Por: Gustavo Álvarez Gardeazábal
Cuando la ambición y la terquedad se juntan, el resultado puede ser sorpresivamente bondadoso o inevitablemente desastroso. A ese punto hemos llegado en la congestionada vivencia de los colombianos que aspiran a ser presidentes. Basta con considerar un par de casos muy significativos en detalle y dejar otros en salmuera.
Quintero y Abelardito son ese ejemplo contundente. El otrora alcalde de Medellín, con una habilidad para buscar la hendija por donde meterse cual ratoncillo burgués, trató de arrimar a los partidos tradicionales, pero no encontró ninguna puerta que se abriera. Entonces giró para meterse en la consulta del Pacto Histórico y, en un abrir y cerrar los ojos, no solo se estaba retirando en plena contienda, sino causando un estertor diabólico en el progresismo donde quería aparecer matriculado.

◆ Entradas de datos recopiladas
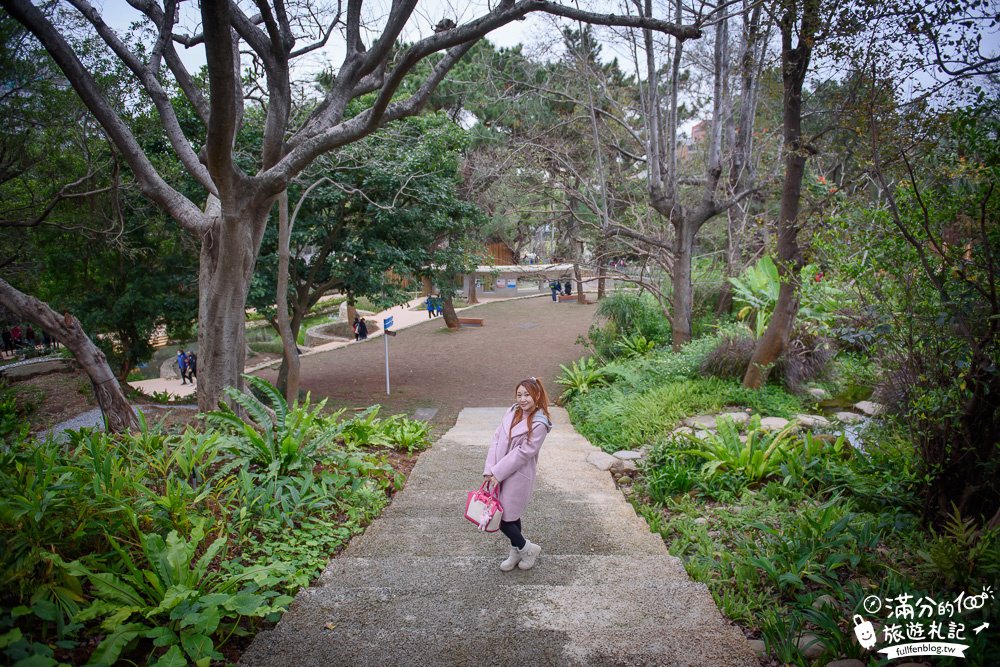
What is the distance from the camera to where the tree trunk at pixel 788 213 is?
7.43 meters

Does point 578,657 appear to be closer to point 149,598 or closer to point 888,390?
point 149,598

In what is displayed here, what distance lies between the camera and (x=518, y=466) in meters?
3.91

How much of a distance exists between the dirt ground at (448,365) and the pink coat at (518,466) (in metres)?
7.33

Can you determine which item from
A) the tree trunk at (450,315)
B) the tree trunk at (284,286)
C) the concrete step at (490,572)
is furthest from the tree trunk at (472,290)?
the concrete step at (490,572)

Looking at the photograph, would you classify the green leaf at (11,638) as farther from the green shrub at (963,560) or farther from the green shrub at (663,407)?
the green shrub at (663,407)

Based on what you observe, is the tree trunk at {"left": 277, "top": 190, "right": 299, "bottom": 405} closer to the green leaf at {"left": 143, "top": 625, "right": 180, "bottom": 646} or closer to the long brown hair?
the long brown hair

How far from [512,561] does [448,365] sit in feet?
48.2

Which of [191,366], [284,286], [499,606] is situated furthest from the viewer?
[191,366]

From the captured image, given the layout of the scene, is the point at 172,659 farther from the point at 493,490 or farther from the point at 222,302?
the point at 222,302

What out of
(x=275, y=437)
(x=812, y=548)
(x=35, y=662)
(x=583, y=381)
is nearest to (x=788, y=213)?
(x=583, y=381)

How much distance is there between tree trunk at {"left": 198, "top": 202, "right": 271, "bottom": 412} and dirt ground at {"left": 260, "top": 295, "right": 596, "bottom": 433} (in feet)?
16.2

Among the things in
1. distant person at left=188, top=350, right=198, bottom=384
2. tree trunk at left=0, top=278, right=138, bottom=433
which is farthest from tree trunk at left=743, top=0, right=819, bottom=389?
distant person at left=188, top=350, right=198, bottom=384

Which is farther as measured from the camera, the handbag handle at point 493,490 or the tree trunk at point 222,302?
the tree trunk at point 222,302

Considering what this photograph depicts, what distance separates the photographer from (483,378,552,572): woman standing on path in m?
3.89
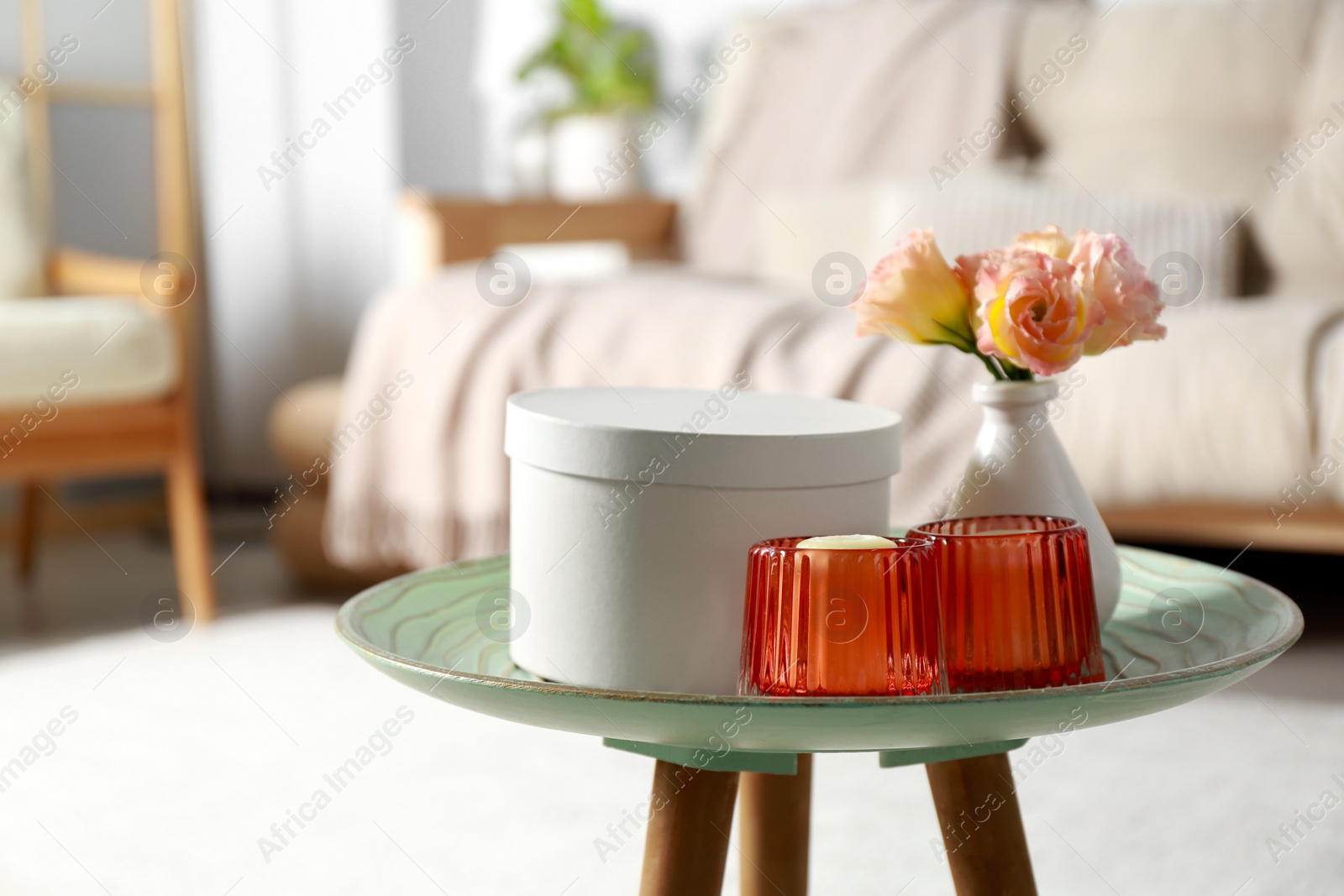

◆ Qué se pide
[1] En la columna sobre los aspirantes a la presidencia, ¿en qué consulta se metió el otrora alcalde de Medellín después de no encontrar puerta en los partidos tradicionales?
[2] Copia de la columna sobre los aspirantes a la presidencia el fragmento entre "Por: Gustavo Álvarez" y "otros en salmuera.", ambos incluidos.
Los datos no tienen ningún papel aquí.

◆ Respuestas escritas
[1] En la consulta del Pacto Histórico.

[2]
Por: Gustavo Álvarez Gardeazábal
Cuando la ambición y la terquedad se juntan, el resultado puede ser sorpresivamente bondadoso o inevitablemente desastroso. A ese punto hemos llegado en la congestionada vivencia de los colombianos que aspiran a ser presidentes. Basta con considerar un par de casos muy significativos en detalle y dejar otros en salmuera.